The Function of Nucleic Acids
So far, I've only discussed the main structures of nucleic acids - the primary, secondary and tertiary structures. This section will focus on the function nucleic acids in cells and the denaturation of nucleic acids.
Genetic Biochemistry - from genes to proteins
In my blogs I haven't quit covered the biochemistry of genetics in detail, so think of this part as a (very) brief overview of molecular genetics. It's important to remember that the main function of nucleic acids is to store genetic information and that they are the key to biochemical processes, namely, protein synthesis.
What's in a genome?
All living things carry genes - sections of DNA which, when 'read' by your molecular machinery, result in the expression of a particular gene. Expression leads to the synthesis of a chemical, usually a protein of some description, such as an enzyme. Depending on the organism, their genetic information can be stored as double-stranded DNA or RNA molecules which can vary in length. Genomes are also present in viruses (which aren't considered 'alive'), which generally contain a few thousand bases (b) that code for the proteins that make up the viral structure.

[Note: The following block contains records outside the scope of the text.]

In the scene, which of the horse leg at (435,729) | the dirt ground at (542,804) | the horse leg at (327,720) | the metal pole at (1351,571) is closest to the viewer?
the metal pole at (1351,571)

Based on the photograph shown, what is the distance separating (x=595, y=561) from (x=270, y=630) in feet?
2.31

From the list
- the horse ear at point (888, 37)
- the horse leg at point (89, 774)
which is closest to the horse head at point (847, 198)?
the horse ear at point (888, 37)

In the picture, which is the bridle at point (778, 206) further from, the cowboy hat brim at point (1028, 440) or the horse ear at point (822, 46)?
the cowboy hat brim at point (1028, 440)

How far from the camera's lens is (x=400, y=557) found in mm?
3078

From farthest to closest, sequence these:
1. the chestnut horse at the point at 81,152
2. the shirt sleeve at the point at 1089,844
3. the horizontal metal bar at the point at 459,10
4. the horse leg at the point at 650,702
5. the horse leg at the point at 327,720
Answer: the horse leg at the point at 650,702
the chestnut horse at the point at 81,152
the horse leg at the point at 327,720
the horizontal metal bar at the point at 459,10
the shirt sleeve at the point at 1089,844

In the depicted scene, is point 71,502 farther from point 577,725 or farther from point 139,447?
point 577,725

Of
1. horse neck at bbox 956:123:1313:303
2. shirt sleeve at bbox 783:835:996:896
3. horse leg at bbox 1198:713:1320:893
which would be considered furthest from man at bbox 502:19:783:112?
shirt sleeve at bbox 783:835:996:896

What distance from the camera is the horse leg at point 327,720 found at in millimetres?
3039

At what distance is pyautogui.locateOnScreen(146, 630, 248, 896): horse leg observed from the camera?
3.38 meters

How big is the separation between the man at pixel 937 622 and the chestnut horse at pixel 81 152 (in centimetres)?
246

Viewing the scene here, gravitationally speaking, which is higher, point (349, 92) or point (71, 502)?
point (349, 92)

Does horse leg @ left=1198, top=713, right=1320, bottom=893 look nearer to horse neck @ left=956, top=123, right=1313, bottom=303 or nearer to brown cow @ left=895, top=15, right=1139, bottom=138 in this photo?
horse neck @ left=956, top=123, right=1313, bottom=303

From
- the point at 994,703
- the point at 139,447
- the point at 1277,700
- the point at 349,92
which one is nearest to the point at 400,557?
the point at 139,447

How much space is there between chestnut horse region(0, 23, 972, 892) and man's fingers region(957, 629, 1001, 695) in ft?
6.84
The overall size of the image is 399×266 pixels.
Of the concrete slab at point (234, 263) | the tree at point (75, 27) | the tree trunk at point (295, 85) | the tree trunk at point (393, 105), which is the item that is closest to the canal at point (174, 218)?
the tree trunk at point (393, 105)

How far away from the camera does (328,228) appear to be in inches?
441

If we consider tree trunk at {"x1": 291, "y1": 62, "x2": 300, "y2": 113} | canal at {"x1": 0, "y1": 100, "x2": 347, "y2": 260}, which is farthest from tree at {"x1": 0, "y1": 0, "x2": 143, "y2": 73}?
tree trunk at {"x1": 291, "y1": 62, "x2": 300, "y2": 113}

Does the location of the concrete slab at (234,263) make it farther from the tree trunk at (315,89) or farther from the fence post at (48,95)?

The E. coli bacteria had its circular genome sequenced in 1997, which contains about 4.64 million base pairs (1.6 mm in theoretical length), all of code for about 4000 genes, 50 of which are considered 'non-essential'. Another bacteria, the pathogenic Clostridium difficile has about 4.4 million base pairs. An interesting thing to not about these bacteria is that, even though they contain less genetic material than us, they have a higher gene density than us.
Comparatively, the human genome was sequenced in 2001, we found out that it contains about 3.0 ×109 base pairs (3,200 Mb, megabase pairs). The full sequencing and analysis of our genome revealed that:
There appear to be about 30,000–40,000 protein-coding genes in the human genome—only about twice as many as in worm or fly.
This came as a surprise to many who had thought that we were more complex than other organisms, and the fact that only 1.33x10-5 % of our genome codes for essential proteins. Much of our genome has been termed as 'junk DNA.' It is possible that this junk, referred to as non-coding DNA (ncDNA), is essential for regulation at the genetic level. I'll leave some links at the bottom of this post if you want to read more about this section of our DNA.
Gene Expression: An overview
In most organisms it is those genes that are 'read,' synthesising RNA for use by ribosomes, and thus directing the synthesis of proteins. This process of gene to protein is called gene expression.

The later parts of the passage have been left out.